Text for analysis.

How to remove Byte-Order-Mark with PowerShell by Bas Wijdenes

Table of Contents

Let’s get rid of special characters like ï»¿, ÿþ, þÿ aka Byte-Order-Mark characters

When reading Azure Storage Blobs, you regularly get the BOM bytes back with the content. As a result, you cannot format or convert json to an object, for example.

A colleague of mine wrote a function for this in PowerShell.

In my first update of June I talked about a crappy solution to strip Byte order marks from a string.

This was a half fix, but later in the week I found out that this worked in PowerShell 7, but not in PowerShell 5.1.
The funny thing is, when reloading the function via Ctrl + A and F8 it worked within PS5.

I asked why this happened on Stack Overflow, but unfortunately didn’t get an answer. You do know why? I’d like to hear it at the post on Stack Overflow.

EDIT: I think that I found the culprit: $OutputEncoding

But hey, as usual, I do not want to waste too much of your time telling you my personal story, so below I’ll explain to you how to remove the Byte Order Marks (BOM) from strings in PowerShell.

This includes UTF8 and UTF16 Byte Order Marks or as in special characters:

ï»¿
ÿþ
þÿ

And a special thank you to my colleague and mentor Maurice Lok-Hin for helping me with this issue and giving me all the credit!

If you want to know more about Byte-Order-Mark (BOM) you should read the Wikipedia page that includes all the info you need about Byte-Order-Mark.

Removing Byte Order Mark from a ByteArray and what is BOM?

In this section, I’m just going to explain how to use the function.
In the section below, I’ll take a closer look at exactly what it does.

Entries supplied.
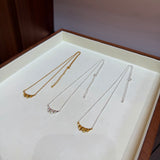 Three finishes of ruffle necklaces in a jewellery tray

--

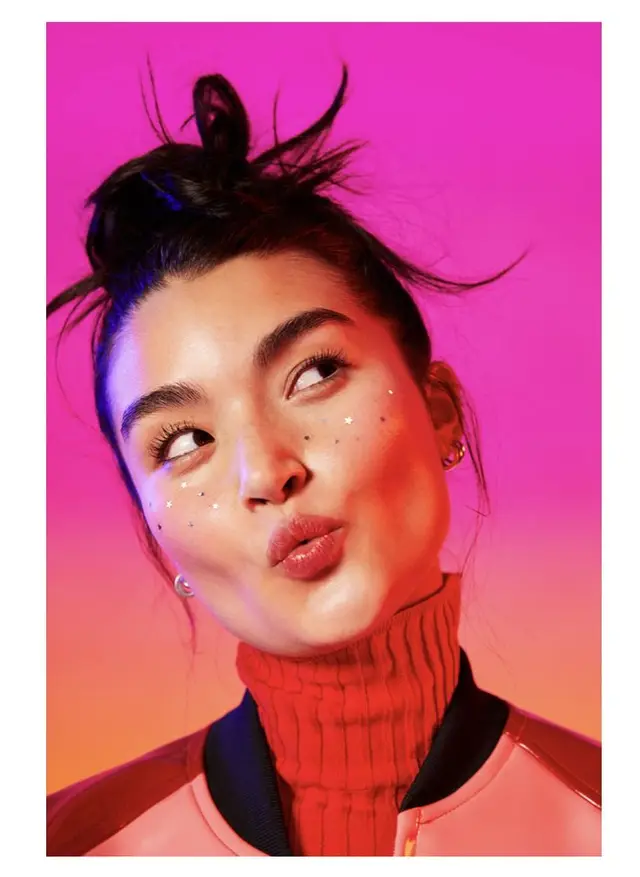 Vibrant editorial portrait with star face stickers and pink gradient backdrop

Activities.
• A. For the page on removing Byte Order Marks with PowerShell, decide whether each statement below agrees with it. For each, answer yes or no and quote the words that decide it.
(i) The half fix worked in PowerShell 5.1 but not in PowerShell 7.
(ii) The author got no answer after asking on Stack Overflow.
(iii) Reading Azure Storage Blobs often returns BOM bytes along with the content.
• B. From the PowerShell Byte Order Mark page, copy word for word the part that opens with the words containing "In my first" and closes with "worked within PS5.".

Responses in order.
• A.
(i) No: "this worked in PowerShell 7, but not in PowerShell 5.1."
(ii) Yes: "unfortunately didn’t get an answer"
(iii) Yes: "When reading Azure Storage Blobs, you regularly get the BOM bytes back with the content."

• B.
In my first update of June I talked about a crappy solution to strip Byte order marks from a string.

This was a half fix, but later in the week I found out that this worked in PowerShell 7, but not in PowerShell 5.1.
The funny thing is, when reloading the function via Ctrl + A and F8 it worked within PS5.